165 Mr P. Fraser, N.Z. Prime Minister, to Mr R. G. Menzies, Prime Minister

Cablegram unnumbered WELLINGTON, 20 April 1940, 2.30 a.m.


No. 125 Addressed to the Secretary of State for Dominion Affairs.

[1] Repeated to Prime Minister, Commonwealth of Australia.

'His Majesty's Government in New Zealand have now had an opportunity of considering Circulars D.123 and 124 of the 13th and 14th of April [2] in connection with which they wish to offer the following observations- (1) They have consistently held the view, and they still hold it, that it is both morally wrong and politically unwise to endeavour to treat with aggressor nations on the same terms as with those of good international standing, and for this reason they have deprecated any undue regard being paid to the susceptibilities of Japan.

(2) While they are convinced that the League and international reprobation of Japanese aggression against China has taken a form which is entirely inadequate to the situation, they are nevertheless impressed by the fact that, at the moment, the main enemy is Germany, and there is little to be said for any course of action at this juncture which might conceivably add another enemy to the Allied cause or otherwise disturb the status quo in the Pacific unless such a step is clearly warranted as a necessary measure in the war against Germany, (3) They gravely doubt whether, having regard to the facts of the case, the advantages to be gained by preventing a trickle of supplies to Germany through Russia from Japanese or other sources would outweigh the disadvantages that might result in the Pacific, and to the Allied cause in general, from the contemplated preventative measures which, rightly or wrongly, might be construed as inimical to Japanese or Russian interests or prestige. On the whole, while endeavouring to take the most realistic view of the situation, they are inclined on this aspect to feel that the advantages to be gained by the steps proposed are inadequate to the risks to be run.
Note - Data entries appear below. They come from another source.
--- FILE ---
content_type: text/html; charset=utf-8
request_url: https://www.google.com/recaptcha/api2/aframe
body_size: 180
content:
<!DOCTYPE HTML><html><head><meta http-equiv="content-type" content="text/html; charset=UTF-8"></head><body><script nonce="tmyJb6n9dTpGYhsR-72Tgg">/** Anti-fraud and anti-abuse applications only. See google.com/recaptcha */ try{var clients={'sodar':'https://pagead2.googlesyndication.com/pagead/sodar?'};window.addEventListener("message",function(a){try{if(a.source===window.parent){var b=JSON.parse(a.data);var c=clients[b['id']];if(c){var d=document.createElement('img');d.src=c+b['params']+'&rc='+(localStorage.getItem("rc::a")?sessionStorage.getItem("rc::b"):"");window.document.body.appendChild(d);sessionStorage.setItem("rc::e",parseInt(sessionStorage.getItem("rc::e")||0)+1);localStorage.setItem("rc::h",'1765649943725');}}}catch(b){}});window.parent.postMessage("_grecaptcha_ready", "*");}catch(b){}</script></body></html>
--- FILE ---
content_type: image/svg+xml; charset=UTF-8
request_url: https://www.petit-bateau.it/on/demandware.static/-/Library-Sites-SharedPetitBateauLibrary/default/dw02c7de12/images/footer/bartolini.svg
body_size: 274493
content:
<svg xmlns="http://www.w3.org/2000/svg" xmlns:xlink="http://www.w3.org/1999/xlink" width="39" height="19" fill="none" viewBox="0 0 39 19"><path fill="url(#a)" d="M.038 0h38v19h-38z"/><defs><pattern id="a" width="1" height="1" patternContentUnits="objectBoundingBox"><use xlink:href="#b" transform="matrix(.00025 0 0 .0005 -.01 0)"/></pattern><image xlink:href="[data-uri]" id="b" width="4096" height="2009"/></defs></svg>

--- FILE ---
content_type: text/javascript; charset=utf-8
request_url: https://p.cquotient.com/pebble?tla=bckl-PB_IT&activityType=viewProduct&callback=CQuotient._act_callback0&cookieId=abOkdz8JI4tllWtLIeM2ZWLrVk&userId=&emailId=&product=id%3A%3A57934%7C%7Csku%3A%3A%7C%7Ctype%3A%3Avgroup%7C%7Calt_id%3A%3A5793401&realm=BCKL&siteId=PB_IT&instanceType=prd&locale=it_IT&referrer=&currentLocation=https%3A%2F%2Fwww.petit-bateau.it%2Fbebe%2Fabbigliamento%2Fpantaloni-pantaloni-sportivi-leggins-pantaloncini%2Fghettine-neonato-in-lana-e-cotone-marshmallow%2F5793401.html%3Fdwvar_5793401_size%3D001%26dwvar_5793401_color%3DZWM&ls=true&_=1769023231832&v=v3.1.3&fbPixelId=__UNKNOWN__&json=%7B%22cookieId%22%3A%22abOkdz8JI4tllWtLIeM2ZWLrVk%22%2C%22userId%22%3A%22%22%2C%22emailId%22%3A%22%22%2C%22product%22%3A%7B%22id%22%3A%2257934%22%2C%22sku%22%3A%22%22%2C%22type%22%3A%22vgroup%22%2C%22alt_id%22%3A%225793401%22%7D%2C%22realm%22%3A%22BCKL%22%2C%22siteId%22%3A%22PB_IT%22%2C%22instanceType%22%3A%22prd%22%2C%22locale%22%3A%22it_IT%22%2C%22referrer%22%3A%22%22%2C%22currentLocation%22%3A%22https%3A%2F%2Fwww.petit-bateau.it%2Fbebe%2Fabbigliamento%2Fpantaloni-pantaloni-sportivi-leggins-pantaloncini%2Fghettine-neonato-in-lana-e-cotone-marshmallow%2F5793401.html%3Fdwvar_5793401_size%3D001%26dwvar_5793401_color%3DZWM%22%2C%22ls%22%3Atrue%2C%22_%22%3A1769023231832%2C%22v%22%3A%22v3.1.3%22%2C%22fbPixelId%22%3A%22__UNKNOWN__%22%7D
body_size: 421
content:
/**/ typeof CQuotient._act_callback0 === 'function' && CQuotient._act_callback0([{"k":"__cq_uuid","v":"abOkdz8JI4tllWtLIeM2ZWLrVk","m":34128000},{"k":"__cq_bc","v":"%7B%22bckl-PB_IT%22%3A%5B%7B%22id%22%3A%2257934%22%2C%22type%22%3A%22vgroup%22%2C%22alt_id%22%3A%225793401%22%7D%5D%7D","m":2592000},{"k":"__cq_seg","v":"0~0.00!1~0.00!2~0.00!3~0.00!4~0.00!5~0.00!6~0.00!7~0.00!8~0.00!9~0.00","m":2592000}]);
(4) They agree generally therefore with the views expressed by His Majesty's Government in the Commonwealth of Australia in the two telegrams which they have had an opportunity of perusing, dated 17th April, 1940. [3]

(5) On the other hand, they would wish His Majesty's Government in the United Kingdom to know that they would deprecate any attempt to make a bargain with Japan. They feel that such a bargain must have the effect in some degree firstly of strengthening Japan's position in her attack on China and secondly of alienating neutral sympathy, particularly in the United States of America. In particular, the course now proposed would appear to be in some degree incompatible with the American proposal set out in your Most Secret telegram No. 30 of 3rd February 1940 [4], to the encouragement of which His Majesty's Government in New Zealand attach great importance.

(6) Finally, His Majesty's Government in New Zealand see little prospect of success in the proposed negotiations with China which is under deep obligations to Russia, and the Netherlands, which is unlikely to take any steps which might antagonise Germany or Japan.' His Majesty's Government in New Zealand greatly appreciate the opportunity of perusing your two telegrams to the Secretary of State for Dominion Affairs of April 17th, with reference to the Pacific, and have today despatched the above to the Secretary of State.

1 Anthony Eden.

2 Documents 141 and 143.

3 The cablegrams printed as Documents 148 and 151 were repeated to the New Zealand Govt on 17 April 1940 with a request for comments on the issues raised therein. (See file AA: A1608, A41/1/1, viii.) 4 This cablegram was dispatched to the Commonwealth Govt as no. 28 on the same day (in series FA: A3195, 1.798). It referred to an informal United States approach to the U.K. and French Govts on the possibility of joint action to deny strategic metals to Germany, Japan and the U.S.S.R.